> _Material supplied_:
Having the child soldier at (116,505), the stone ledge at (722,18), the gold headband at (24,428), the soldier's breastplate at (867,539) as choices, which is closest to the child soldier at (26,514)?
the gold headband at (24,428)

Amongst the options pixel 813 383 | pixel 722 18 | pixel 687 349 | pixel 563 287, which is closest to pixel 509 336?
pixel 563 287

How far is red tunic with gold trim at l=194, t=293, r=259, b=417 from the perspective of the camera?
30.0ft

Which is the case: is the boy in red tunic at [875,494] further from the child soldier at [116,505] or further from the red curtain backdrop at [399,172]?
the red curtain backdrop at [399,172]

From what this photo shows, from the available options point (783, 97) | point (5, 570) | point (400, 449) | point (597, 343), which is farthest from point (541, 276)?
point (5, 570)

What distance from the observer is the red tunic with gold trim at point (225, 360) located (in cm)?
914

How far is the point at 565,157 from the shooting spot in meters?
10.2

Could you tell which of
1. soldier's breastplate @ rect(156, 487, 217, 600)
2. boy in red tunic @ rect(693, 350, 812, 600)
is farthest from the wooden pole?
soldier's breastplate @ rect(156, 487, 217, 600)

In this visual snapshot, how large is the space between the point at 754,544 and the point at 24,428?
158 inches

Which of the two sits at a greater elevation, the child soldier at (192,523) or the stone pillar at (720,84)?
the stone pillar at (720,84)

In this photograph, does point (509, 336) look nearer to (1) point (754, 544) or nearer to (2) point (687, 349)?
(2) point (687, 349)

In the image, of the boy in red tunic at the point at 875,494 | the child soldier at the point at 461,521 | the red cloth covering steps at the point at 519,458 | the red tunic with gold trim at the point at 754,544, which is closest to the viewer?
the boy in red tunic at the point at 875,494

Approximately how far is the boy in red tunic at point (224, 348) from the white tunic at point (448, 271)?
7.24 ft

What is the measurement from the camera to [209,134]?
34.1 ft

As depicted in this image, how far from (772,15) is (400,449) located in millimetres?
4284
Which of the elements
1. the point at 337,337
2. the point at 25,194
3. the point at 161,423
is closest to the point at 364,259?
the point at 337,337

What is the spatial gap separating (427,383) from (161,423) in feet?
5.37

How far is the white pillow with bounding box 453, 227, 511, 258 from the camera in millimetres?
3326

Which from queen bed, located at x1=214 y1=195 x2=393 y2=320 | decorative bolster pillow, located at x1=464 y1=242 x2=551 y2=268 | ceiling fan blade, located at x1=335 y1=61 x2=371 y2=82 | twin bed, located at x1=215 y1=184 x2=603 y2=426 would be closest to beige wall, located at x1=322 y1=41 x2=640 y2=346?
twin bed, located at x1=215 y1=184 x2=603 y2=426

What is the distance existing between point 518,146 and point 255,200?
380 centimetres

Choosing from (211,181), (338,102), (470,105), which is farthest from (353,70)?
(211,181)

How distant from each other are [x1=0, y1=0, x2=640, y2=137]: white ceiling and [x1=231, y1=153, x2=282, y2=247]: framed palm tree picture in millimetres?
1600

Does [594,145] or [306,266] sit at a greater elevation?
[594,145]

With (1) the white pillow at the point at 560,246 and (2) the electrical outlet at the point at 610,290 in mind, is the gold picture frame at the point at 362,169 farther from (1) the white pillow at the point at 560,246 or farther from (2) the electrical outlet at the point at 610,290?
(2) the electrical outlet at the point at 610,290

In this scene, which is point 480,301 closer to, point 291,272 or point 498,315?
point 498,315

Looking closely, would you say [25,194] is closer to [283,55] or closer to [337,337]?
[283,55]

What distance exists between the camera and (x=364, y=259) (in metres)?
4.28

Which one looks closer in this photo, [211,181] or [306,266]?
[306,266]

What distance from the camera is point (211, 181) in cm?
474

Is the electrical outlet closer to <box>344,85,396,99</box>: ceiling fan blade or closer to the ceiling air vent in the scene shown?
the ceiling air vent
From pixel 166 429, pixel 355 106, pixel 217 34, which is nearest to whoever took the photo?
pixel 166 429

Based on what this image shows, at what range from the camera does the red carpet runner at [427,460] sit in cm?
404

> _Written exercise_:
Write out all the rows again, swapping every "camera" for "lens" and leaving everything else untouched.

> _Solution_:
Having the child soldier at (116,505), the stone ledge at (722,18), the gold headband at (24,428), the soldier's breastplate at (867,539) as choices, which is closest to the child soldier at (26,514)?
the gold headband at (24,428)

Amongst the options pixel 813 383 | pixel 722 18 | pixel 687 349 | pixel 563 287, which is closest to pixel 509 336?
pixel 563 287

How far is red tunic with gold trim at l=194, t=293, r=259, b=417 from the perspective of the lens?
30.0ft

Which is the case: is the boy in red tunic at [875,494] further from the child soldier at [116,505] or further from the red curtain backdrop at [399,172]?
the red curtain backdrop at [399,172]

From what this photo shows, from the available options point (783, 97) | point (5, 570) | point (400, 449) | point (597, 343), which is farthest from point (541, 276)?
point (5, 570)

What distance from the observer is the red tunic with gold trim at point (225, 360) located (in cm)?
914

How far is the point at 565,157 from the shooting spot in meters?
10.2

Could you tell which of
1. soldier's breastplate @ rect(156, 487, 217, 600)
2. boy in red tunic @ rect(693, 350, 812, 600)
is farthest from the wooden pole?
soldier's breastplate @ rect(156, 487, 217, 600)

In this visual snapshot, how large is the space between the point at 754,544 and the point at 24,428?
158 inches

Which of the two sits at a greater elevation, the child soldier at (192,523) or the stone pillar at (720,84)?
the stone pillar at (720,84)

In this photograph, does point (509, 336) look nearer to (1) point (754, 544) or nearer to (2) point (687, 349)?
(2) point (687, 349)

In the image, of the boy in red tunic at the point at 875,494 | the child soldier at the point at 461,521 | the red cloth covering steps at the point at 519,458 | the red tunic with gold trim at the point at 754,544, which is closest to the viewer?
the boy in red tunic at the point at 875,494

Approximately how far is the boy in red tunic at point (224, 348) from the white tunic at point (448, 271)?
7.24 ft

What is the measurement from the lens to [209,134]?
34.1 ft

As depicted in this image, how far from (772,15) is (400,449) located in millimetres?
4284
Which of the elements
1. the point at 337,337
2. the point at 25,194
3. the point at 161,423
is closest to the point at 364,259?
the point at 337,337

What is the spatial gap separating (427,383) from (161,423) in feet?
5.37

How far is the white pillow with bounding box 453, 227, 511, 258 from the lens in millimetres?
3326

Which from queen bed, located at x1=214 y1=195 x2=393 y2=320 | decorative bolster pillow, located at x1=464 y1=242 x2=551 y2=268 | ceiling fan blade, located at x1=335 y1=61 x2=371 y2=82 | twin bed, located at x1=215 y1=184 x2=603 y2=426 would be closest to beige wall, located at x1=322 y1=41 x2=640 y2=346?
twin bed, located at x1=215 y1=184 x2=603 y2=426

What is the distance existing between point 518,146 and point 255,200?
380 centimetres

Choosing from (211,181), (338,102), (470,105), which is farthest from (353,70)?
(211,181)

How distant from each other are [x1=0, y1=0, x2=640, y2=137]: white ceiling and [x1=231, y1=153, x2=282, y2=247]: framed palm tree picture in millimetres?
1600

Does [594,145] or [306,266] sit at a greater elevation?
[594,145]

With (1) the white pillow at the point at 560,246 and (2) the electrical outlet at the point at 610,290 in mind, is the gold picture frame at the point at 362,169 farther from (1) the white pillow at the point at 560,246 or farther from (2) the electrical outlet at the point at 610,290?
(2) the electrical outlet at the point at 610,290

In this scene, which is point 480,301 closer to, point 291,272 or point 498,315?
point 498,315

Looking closely, would you say [25,194] is closer to [283,55] or closer to [337,337]?
[283,55]

What distance exists between the lens and (x=364, y=259) (in metres)?
4.28

Which one looks closer in this photo, [211,181] or [306,266]?
[306,266]

What distance from the lens is point (211, 181) in cm?
474

Is the electrical outlet closer to <box>344,85,396,99</box>: ceiling fan blade or closer to the ceiling air vent in the scene shown?
the ceiling air vent
From pixel 166 429, pixel 355 106, pixel 217 34, which is nearest to whoever took the photo?
pixel 166 429

Based on what this image shows, at what range from the lens does the red carpet runner at [427,460] sit in cm?
404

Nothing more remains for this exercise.